西村:私自身は成功体験にあぐらをかかずに成長し続ける人だと思います。既成概念にしばられることなく自分を高めることに取り組んで、誰かにそれを提供することに喜びを感じられる人でもあると思いますね。本当のプロは、自分の芸でお客さんを楽しませることができる人ですね。

 いいものを作り出すために仲間と切磋琢磨している時間は最高の時間ではないでしょうか。それをお客様と楽しんでできる人をプロと呼びたいです。

自分の机も紙の資料も持てない環境がコラボを生む

水野:西村さんはプロフェッショナルな人材を育成していくためにプロジェクト制を導入したのですね。次に制度を浸透させるために社内システムを一新し、システムを有効活用できるオフィス環境を整えたというわけですよね。一連の流れを作ったのは本当にすごいことですね。

 でもプロジェクトが終了すればチームも解散するという制度の中で、どうやって仲間意識を持たせていったのですか?

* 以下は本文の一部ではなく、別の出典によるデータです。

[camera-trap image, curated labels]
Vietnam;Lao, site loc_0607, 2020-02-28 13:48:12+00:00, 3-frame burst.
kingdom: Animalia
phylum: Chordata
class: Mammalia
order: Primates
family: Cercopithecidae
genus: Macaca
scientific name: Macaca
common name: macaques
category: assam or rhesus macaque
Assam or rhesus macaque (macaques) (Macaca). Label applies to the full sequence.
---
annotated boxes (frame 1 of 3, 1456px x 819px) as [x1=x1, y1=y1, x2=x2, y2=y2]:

西村:いい仕事やいい環境を提供することはできますが、それを生かして作り上げていくには個の力が必要になってきます。けれど個の能力にフォーカスした報酬制度や評価制度を敷くと、自分自身の能力を高めることを優先してしまいます。チームの一員として最高のアウトプットをする人がプロフェッショナルと言えます。結果を出せば、別のプロジェクトにも呼ばれ新しい学びを得ることができるのです。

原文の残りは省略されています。